*Text passage*:
---------------

A Thesis Presented to the Faculty of the College of Natural Science Michigan State University

In Partial Fulfillment of the Requirements for the Degree Master of Science

by

David Gordon Gossman

June 1979

CHAPTER V

DIFFERENTIATION OF THE INITIAL ORGANIZATIONAL NEEDS

In any system oriented analysis of a problem, the first step is to break the problem (or system) down into a number of inter-related subsystems. The quantitative system for the assessment of initial organizational needs will be broken down into the following subsystems:

1. Information and specialty needs

2. Specialty philosophical differences.

3. Specialty vocabulary differences.

4. Organizational complexity.

Each of these quantative subsystems will be described in detail in the following chapters. As this is done, the interrelationships among the disciplines will become clearer. In the conclusion an attempt will be made to show those interrelationships and the overall system in a flowchart-like manner. The following are brief non-quantitative descriptions of each of the subsystems.

---------------

*Data records*:
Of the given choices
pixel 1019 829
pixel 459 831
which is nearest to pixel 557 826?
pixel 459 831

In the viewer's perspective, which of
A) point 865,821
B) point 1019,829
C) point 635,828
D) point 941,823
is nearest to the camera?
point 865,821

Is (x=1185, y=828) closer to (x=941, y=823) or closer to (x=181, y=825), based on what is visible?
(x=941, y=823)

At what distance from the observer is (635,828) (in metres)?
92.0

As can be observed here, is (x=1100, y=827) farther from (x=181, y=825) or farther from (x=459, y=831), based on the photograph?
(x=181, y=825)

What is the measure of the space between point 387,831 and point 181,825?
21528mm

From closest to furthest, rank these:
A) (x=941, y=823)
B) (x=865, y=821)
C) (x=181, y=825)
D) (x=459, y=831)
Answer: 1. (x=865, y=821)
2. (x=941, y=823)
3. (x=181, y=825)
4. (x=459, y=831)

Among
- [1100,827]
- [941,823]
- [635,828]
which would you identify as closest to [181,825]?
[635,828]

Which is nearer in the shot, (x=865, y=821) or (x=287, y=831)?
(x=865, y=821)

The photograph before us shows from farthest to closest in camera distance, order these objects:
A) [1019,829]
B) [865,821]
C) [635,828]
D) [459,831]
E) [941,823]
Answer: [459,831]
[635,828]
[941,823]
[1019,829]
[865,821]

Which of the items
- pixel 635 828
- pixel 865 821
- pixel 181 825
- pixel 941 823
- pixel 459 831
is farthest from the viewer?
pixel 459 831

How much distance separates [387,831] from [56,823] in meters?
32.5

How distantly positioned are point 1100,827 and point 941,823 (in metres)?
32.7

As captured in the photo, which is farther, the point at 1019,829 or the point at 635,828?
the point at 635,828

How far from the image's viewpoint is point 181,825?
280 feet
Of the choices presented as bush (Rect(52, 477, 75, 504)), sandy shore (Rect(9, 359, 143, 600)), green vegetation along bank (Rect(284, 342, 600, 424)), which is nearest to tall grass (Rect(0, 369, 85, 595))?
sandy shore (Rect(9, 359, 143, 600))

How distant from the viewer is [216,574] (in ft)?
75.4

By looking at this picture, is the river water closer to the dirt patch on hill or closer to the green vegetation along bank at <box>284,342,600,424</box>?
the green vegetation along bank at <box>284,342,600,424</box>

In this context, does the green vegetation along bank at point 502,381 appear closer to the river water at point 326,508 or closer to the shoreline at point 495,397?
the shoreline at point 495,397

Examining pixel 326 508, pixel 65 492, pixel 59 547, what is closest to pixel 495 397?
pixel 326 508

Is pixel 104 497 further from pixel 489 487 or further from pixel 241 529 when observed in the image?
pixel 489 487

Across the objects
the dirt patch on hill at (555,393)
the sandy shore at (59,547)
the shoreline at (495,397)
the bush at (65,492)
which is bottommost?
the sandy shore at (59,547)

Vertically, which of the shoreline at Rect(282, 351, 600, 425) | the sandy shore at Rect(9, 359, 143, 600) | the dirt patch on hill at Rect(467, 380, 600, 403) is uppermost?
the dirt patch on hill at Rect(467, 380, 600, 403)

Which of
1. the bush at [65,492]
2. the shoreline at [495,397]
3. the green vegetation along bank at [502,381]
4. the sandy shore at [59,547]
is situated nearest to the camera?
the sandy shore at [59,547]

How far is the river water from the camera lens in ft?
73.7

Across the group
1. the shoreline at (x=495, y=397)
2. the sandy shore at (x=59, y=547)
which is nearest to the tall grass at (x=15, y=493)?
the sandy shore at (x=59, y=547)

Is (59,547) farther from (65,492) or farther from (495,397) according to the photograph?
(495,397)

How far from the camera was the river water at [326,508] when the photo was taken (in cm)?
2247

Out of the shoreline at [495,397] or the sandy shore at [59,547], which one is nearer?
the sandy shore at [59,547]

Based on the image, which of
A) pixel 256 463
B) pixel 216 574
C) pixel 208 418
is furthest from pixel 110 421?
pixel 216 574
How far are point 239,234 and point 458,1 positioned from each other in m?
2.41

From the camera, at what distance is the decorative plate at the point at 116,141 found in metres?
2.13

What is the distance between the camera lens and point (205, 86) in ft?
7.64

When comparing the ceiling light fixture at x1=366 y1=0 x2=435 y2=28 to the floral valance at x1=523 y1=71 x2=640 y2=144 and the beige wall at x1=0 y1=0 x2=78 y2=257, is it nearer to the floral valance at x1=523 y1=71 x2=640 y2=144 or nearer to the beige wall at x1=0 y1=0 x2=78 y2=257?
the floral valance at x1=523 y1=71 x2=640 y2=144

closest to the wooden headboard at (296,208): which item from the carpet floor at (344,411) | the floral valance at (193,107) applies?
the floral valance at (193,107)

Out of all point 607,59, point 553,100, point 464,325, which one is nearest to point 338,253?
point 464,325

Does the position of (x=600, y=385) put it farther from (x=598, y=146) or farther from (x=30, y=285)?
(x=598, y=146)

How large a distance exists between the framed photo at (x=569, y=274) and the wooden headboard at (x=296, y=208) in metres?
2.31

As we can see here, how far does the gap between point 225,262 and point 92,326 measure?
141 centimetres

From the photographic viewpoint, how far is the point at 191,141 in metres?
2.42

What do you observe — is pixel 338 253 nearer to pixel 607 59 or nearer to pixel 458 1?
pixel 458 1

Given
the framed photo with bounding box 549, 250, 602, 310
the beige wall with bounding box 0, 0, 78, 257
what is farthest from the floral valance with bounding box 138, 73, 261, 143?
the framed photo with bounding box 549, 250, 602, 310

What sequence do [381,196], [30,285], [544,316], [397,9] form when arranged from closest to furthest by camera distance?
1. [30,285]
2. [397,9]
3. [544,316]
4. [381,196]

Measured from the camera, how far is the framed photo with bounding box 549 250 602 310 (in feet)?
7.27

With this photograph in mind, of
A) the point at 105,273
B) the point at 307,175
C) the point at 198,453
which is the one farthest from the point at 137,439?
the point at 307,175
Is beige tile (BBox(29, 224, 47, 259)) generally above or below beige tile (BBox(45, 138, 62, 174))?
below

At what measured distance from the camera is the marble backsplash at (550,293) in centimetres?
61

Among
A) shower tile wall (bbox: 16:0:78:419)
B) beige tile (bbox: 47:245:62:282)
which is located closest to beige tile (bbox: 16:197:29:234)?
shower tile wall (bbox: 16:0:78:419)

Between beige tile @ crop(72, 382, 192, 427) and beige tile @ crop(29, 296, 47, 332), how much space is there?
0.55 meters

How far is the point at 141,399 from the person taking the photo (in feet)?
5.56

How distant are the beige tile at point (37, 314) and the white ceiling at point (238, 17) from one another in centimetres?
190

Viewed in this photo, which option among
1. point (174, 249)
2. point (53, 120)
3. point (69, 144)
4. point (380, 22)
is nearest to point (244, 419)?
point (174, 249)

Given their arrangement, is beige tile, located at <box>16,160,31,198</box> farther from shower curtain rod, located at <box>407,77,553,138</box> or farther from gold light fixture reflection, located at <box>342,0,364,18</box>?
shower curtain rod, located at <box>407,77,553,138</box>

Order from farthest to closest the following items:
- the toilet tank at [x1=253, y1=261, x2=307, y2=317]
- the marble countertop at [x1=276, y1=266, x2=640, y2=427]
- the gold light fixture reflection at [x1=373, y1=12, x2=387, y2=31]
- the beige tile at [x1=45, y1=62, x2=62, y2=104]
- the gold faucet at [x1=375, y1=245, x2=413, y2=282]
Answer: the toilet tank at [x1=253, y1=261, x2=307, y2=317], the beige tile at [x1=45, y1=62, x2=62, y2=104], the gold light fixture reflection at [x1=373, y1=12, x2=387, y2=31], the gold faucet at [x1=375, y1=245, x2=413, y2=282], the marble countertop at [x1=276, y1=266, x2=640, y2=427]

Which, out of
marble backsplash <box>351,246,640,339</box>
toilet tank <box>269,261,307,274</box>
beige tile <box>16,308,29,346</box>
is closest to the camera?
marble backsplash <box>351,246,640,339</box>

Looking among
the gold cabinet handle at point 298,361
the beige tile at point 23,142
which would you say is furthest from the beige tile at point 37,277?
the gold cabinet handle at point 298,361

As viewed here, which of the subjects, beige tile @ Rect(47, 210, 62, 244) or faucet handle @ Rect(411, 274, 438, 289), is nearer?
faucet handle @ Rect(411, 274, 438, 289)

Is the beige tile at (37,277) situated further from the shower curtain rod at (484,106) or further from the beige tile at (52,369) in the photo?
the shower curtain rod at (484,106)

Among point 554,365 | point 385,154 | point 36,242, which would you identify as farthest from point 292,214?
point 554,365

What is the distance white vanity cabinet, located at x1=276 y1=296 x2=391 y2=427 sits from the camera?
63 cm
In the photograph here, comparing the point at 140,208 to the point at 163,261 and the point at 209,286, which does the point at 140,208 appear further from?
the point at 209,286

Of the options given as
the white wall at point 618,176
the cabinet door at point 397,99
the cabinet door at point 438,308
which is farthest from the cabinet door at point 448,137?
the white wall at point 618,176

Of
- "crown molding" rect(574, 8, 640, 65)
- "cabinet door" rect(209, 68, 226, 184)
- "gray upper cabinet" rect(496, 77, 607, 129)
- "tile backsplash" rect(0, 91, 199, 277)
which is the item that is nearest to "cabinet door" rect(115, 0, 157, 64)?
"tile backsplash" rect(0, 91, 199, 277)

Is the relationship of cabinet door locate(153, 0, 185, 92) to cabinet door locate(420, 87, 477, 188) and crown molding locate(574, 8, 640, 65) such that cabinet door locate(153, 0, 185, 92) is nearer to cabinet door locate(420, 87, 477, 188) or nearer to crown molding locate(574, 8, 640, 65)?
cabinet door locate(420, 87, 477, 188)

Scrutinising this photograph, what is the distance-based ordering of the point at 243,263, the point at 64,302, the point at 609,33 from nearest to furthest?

---------------

*Objectives*:
a) Transcribe the thesis excerpt on organizational needs, starting with "3. Specialty vocabulary" and going on through "of the subsystems.".
b) Continue the thesis excerpt on organizational needs from the point where it ends.

*Per-task outputs*:
a)
3. Specialty vocabulary differences.

4. Organizational complexity.

Each of these quantative subsystems will be described in detail in the following chapters. As this is done, the interrelationships among the disciplines will become clearer. In the conclusion an attempt will be made to show those interrelationships and the overall system in a flowchart-like manner. The following are brief non-quantitative descriptions of each of the subsystems.

b)
Information and specialty needs. The information and specialty needs subsystem involves an assessment of the particular problem itself. This assessment should first indicate what difference types of specialists will be needed to solve the problem. Secondly, the assessment mush indicate which specialists will need information from which other specialists. The combination of these two groups of information will result in a graph or matrix, depending on what is needed, which will provide the foundation for an eventual organizational chart.

Specialty philosophical differences. The philosophical difference between one specialist and another is based on the idea that the methods and goals in one specialist's field of study is not necessarily equivalent to that of another's. This difference greatly affects the ability of two specialists to work and communicate with one another. The degree to which these differences exist must then be applied as a directly modifying factor in the design of the organizational chart. This factor must also be taken into account when measuring the organizational complexity.

Specialty vocabulary differences. The idea that one specialty's vocabulary is different from another is similar to and perhaps easier to understand the idea of philosophical differences. Specialty vocabulary differences also have similar, although less marked, effects on the organization chart when compared to philosophical differences. It is much easier to learn a new vocabulary than to learn an entirely new way of looking at things.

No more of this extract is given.